United States: Recent Second Circuit Decisions Assess Territorial Reach Of Securities And Commodities Laws

Last Updated: July 10 2018
Article by Jayant W. Tambe, Stephen J. Obie and Ryan J. Andreoli

In Short

The Situation: The Second Circuit has issued two decisions in recent months that have addressed whether the U.S. securities and/or commodities laws can be applied to transactions with significant foreign ties. Each of these decisions focused on the "domestic transaction" prong of the test established in Morrison v. National Australia Bank Ltd. for evaluating the territorial reach of the securities laws.

The Results: The Second Circuit concluded, in both decisions, that applying U.S. law would not be impermissibly extraterritorial, even though the transactions at issue had significant foreign components.

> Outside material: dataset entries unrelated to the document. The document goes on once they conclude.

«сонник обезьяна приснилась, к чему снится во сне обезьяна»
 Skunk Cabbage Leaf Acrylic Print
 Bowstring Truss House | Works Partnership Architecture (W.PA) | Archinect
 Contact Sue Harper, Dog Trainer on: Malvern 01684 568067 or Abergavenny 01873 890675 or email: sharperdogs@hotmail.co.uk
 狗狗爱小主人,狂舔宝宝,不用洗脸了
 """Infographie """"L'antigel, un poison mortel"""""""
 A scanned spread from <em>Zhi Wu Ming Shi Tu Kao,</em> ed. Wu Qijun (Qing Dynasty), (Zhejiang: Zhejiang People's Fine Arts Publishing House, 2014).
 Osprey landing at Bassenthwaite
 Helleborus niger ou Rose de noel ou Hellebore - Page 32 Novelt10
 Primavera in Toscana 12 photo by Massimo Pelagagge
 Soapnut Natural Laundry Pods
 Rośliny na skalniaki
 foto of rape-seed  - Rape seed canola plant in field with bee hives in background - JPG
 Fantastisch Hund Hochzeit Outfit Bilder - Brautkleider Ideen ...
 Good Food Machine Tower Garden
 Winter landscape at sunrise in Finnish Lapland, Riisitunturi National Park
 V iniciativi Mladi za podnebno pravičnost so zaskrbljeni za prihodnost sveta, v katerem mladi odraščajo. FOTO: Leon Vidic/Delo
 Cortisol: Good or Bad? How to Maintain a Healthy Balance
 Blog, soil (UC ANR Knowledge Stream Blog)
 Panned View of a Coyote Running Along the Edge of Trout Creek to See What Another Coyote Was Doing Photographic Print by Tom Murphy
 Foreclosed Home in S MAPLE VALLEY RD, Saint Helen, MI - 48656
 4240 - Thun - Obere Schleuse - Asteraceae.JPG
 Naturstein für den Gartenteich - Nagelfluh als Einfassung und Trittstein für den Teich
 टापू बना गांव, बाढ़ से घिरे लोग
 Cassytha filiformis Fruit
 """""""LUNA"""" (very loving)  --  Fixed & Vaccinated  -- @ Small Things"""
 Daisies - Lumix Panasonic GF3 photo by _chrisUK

Looking Ahead: The Second Circuit will have yet another opportunity to evaluate the territorial reach of the U.S. commodities laws in In re North Sea Brent Crude Oil Futures Litigation, No. 17-2233. In that case, the parties have extensively briefed the issue of whether the transactions were so "predominantly foreign" that U.S. commodities laws should not apply.


The Playing Field Prior to Choi and Giunta

In the landmark Morrison decision in 2010, the U.S. Supreme Court held that Section 10(b) of the Securities Exchange Act of 1934 (the "Exchange Act") does not apply extraterritorially, and that the statute therefore can be applied only to: (i) "transactions in securities listed on domestic exchanges"; and (ii) "domestic transactions in other securities." While the Supreme Court indicated that this two-prong test was intended to promote consistent and predictable results, it did not provide clear guidance on the types of transactions that would qualify as appropriately "domestic" under the second prong. In the absence of such guidance, in 2012, the Second Circuit held in the Absolute Activist Value Master Fund Ltd. v. Ficeto decision that "in order to adequately allege the existence of a domestic transaction, it is sufficient for a plaintiff to allege facts leading to the plausible inference that the parties incurred irrevocable liability within the United States."

The Choi Decision

In Choi v. Tower Research Capital LLC, the Second Circuit addressed allegations that the defendants, a high frequency trading firm and its founder, violated the Commodity Exchange Act ("CEA") by engaging in manipulative "spoofing" transactions on the Korea Exchange ("KRX"). In particular, the defendants were alleged to have engaged in manipulative transactions on the "night market" for KRX futures. This allowed market participants to place their futures orders on the KRX during overnight hours when the exchange was closed, have their orders electronically matched on the CME Globex trading platform in the United States, and then have their transactions settled and cleared on the KRX when it re-opened for business the following morning.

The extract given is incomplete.